Plea for more teachers
The letter, from EIS general secretary Andrea Bradley, states: “The 2025-26 draft Scottish Budget is realistically the last opportunity for the Scottish government, via the Scottish Parliament, to allocate sufficient funds to facilitate the recruitment of the promised number of teachers this [2021-26] parliamentary term, also essential to delivering the promised tangible reduction in teacher workload through class-contact reduction.”
The EIS suggests using some of the reported £5 billion allocated to Scotland by the UK government and increasing tax on wealth and property “as necessary”.

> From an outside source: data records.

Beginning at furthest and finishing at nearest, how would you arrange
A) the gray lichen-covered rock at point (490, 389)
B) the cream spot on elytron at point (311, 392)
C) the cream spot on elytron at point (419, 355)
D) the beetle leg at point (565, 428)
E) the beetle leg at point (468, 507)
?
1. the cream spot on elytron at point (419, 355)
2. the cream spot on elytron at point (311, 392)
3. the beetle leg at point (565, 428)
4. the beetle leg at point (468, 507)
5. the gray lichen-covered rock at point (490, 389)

Ms Bradley says that a fall in teacher numbers over the past two years is “posing a real threat to the quality of education provision in Scotland, and in a growing number of instances, to the safeguarding of health and safety in our schools”.
Violence ‘on the rise’
She adds: “Very concerningly, violence and aggression by young people is on the rise and the health and safety of our members, predominantly women, is increasingly being put at risk due to insufficient staffing levels.”
The EIS says that teachers work on average more than 11 hours extra per week unpaid, because their class sizes and hours of class contact are among the highest of countries in the Organisation for Economic Cooperation and Development.
Ms Bradley says that “there are simply not enough teachers employed within the system to do all of the work that requires to be done”, and that thousands of teachers in Scotland experience job insecurity, “sometimes for years on end”.
A spokesperson for the Scottish government said it is “determined to protect teacher numbers, to help support improved outcomes for young people”, citing the figure of £145.5 million offered to local authorities, which has been a source of controversy in recent months.
The spokesperson added: “We are also working with [local authorities’ body] Cosla and the teaching unions through the Scottish Negotiating Committee for Teachers to agree our approach to reducing class-contact time by 90 minutes per week, giving teachers more time out of the classroom.”